» DATA SUPPLIED:
** begin **

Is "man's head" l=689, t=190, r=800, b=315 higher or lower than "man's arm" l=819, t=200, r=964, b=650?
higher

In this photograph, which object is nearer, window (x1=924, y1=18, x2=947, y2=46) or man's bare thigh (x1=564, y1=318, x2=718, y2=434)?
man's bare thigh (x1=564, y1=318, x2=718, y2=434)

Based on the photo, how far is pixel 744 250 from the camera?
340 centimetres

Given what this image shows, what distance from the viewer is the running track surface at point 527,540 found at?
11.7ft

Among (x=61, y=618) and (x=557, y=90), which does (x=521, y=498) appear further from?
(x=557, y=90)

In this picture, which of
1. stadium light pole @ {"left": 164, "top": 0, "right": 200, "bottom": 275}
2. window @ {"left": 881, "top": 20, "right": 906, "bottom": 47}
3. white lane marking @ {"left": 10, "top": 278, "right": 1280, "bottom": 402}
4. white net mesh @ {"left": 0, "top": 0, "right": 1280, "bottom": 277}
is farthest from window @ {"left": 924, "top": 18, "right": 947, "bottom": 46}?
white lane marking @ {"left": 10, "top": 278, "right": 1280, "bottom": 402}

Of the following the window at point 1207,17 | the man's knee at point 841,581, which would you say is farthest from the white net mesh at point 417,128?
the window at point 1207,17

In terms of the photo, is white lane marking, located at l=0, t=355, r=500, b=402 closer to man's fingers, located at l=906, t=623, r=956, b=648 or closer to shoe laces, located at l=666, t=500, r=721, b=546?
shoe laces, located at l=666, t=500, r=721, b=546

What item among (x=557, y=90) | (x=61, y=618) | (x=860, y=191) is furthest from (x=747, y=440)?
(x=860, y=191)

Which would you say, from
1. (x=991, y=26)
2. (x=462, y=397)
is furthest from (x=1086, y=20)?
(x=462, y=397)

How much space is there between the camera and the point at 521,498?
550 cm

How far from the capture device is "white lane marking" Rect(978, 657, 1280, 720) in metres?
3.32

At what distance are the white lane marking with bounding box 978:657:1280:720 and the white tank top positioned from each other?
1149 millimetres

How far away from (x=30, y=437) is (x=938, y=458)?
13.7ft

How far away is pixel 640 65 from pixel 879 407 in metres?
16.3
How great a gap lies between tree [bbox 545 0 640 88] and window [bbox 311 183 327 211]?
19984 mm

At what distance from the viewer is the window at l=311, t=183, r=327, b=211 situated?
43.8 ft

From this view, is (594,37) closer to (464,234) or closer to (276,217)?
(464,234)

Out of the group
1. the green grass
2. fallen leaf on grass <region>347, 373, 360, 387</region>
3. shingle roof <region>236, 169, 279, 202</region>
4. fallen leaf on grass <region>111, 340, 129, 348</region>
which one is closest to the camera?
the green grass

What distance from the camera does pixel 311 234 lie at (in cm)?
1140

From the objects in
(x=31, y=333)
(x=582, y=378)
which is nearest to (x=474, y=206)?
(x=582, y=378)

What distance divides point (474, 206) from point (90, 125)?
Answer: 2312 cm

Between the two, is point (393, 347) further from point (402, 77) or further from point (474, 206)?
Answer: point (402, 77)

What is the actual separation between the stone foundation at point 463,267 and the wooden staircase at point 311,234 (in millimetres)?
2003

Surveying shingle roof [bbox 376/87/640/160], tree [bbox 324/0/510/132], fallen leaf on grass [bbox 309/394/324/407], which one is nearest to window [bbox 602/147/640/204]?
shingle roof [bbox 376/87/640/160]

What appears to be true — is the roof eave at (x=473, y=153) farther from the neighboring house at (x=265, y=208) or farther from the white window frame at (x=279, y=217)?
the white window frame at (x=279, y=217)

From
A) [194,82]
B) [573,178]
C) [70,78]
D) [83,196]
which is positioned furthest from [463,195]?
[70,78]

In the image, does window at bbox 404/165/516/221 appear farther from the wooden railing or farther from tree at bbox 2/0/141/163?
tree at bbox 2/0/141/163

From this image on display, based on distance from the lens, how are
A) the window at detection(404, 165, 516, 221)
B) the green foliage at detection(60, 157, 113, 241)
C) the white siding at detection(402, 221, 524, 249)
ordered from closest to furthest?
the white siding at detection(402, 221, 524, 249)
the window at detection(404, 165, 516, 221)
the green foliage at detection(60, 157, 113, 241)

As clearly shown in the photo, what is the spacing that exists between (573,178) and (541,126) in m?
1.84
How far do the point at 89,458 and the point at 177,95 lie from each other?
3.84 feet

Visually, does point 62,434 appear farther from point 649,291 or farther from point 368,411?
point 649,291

** end **

» OBJECTIVE:
Repeat the records above exactly, from the first line to the last.

» COMPLETED EXERCISE:
Is "man's head" l=689, t=190, r=800, b=315 higher or lower than "man's arm" l=819, t=200, r=964, b=650?
higher

In this photograph, which object is nearer, window (x1=924, y1=18, x2=947, y2=46) or man's bare thigh (x1=564, y1=318, x2=718, y2=434)?
man's bare thigh (x1=564, y1=318, x2=718, y2=434)

Based on the photo, how far is pixel 744 250 from the camera?
340 centimetres

Given what this image shows, what distance from the viewer is the running track surface at point 527,540 found at?
11.7ft

Among (x=61, y=618) and (x=557, y=90), which does (x=521, y=498) appear further from?
(x=557, y=90)

In this picture, which of
1. stadium light pole @ {"left": 164, "top": 0, "right": 200, "bottom": 275}
2. window @ {"left": 881, "top": 20, "right": 906, "bottom": 47}
3. white lane marking @ {"left": 10, "top": 278, "right": 1280, "bottom": 402}
4. white net mesh @ {"left": 0, "top": 0, "right": 1280, "bottom": 277}
is farthest from window @ {"left": 924, "top": 18, "right": 947, "bottom": 46}?
white lane marking @ {"left": 10, "top": 278, "right": 1280, "bottom": 402}

Of the following the window at point 1207,17 | the man's knee at point 841,581, which would you say is farthest from the white net mesh at point 417,128?
the window at point 1207,17

In terms of the photo, is white lane marking, located at l=0, t=355, r=500, b=402 closer to man's fingers, located at l=906, t=623, r=956, b=648 or closer to shoe laces, located at l=666, t=500, r=721, b=546?
shoe laces, located at l=666, t=500, r=721, b=546

What item among (x=557, y=90) | (x=61, y=618) | (x=860, y=191) is furthest from (x=747, y=440)?
(x=860, y=191)

Which would you say, from
1. (x=991, y=26)
2. (x=462, y=397)
is furthest from (x=1086, y=20)?
(x=462, y=397)

How much space is there between the camera and the point at 521,498?
550 cm

How far from the capture device is "white lane marking" Rect(978, 657, 1280, 720) in metres?
3.32

At what distance are the white lane marking with bounding box 978:657:1280:720 and the white tank top positioned from each other?
1149 millimetres

How far away from (x=30, y=437) is (x=938, y=458)?
13.7ft

How far away is pixel 640 65 from pixel 879 407 in metres?
16.3
How great a gap lies between tree [bbox 545 0 640 88] and window [bbox 311 183 327 211]?
19984 mm

At what distance from the viewer is the window at l=311, t=183, r=327, b=211 situated?
43.8 ft

From this view, is (594,37) closer to (464,234) or closer to (276,217)?
(464,234)

Out of the group
1. the green grass
2. fallen leaf on grass <region>347, 373, 360, 387</region>
3. shingle roof <region>236, 169, 279, 202</region>
4. fallen leaf on grass <region>111, 340, 129, 348</region>
which one is closest to the camera?
the green grass

What distance from the camera does pixel 311 234 lie at (in cm)?
1140

From the objects in
(x=31, y=333)
(x=582, y=378)
which is nearest to (x=474, y=206)?
(x=582, y=378)

What distance divides point (474, 206) from point (90, 125)?
Answer: 2312 cm

Between the two, is point (393, 347) further from point (402, 77) or further from point (474, 206)?
Answer: point (402, 77)

What is the actual separation between the stone foundation at point 463,267 and the wooden staircase at point 311,234 (in millimetres)?
2003

Surveying shingle roof [bbox 376/87/640/160], tree [bbox 324/0/510/132], fallen leaf on grass [bbox 309/394/324/407], which one is nearest to window [bbox 602/147/640/204]?
shingle roof [bbox 376/87/640/160]

What appears to be true — is the roof eave at (x=473, y=153) farther from the neighboring house at (x=265, y=208) or farther from the white window frame at (x=279, y=217)?
the white window frame at (x=279, y=217)

From
A) [194,82]
B) [573,178]
C) [70,78]
D) [83,196]
which is positioned furthest from [463,195]?
[70,78]

In the image, does window at bbox 404/165/516/221 appear farther from the wooden railing or farther from tree at bbox 2/0/141/163?
tree at bbox 2/0/141/163

From this image on display, based on distance from the lens, how are
A) the window at detection(404, 165, 516, 221)
B) the green foliage at detection(60, 157, 113, 241)
C) the white siding at detection(402, 221, 524, 249)
ordered from closest to furthest?
the white siding at detection(402, 221, 524, 249)
the window at detection(404, 165, 516, 221)
the green foliage at detection(60, 157, 113, 241)

As clearly shown in the photo, what is the spacing that exists between (573,178) and (541,126) in m?
1.84
How far do the point at 89,458 and the point at 177,95 lie from each other?
3.84 feet

Visually, does point 62,434 appear farther from point 649,291 or farther from point 368,411?
point 649,291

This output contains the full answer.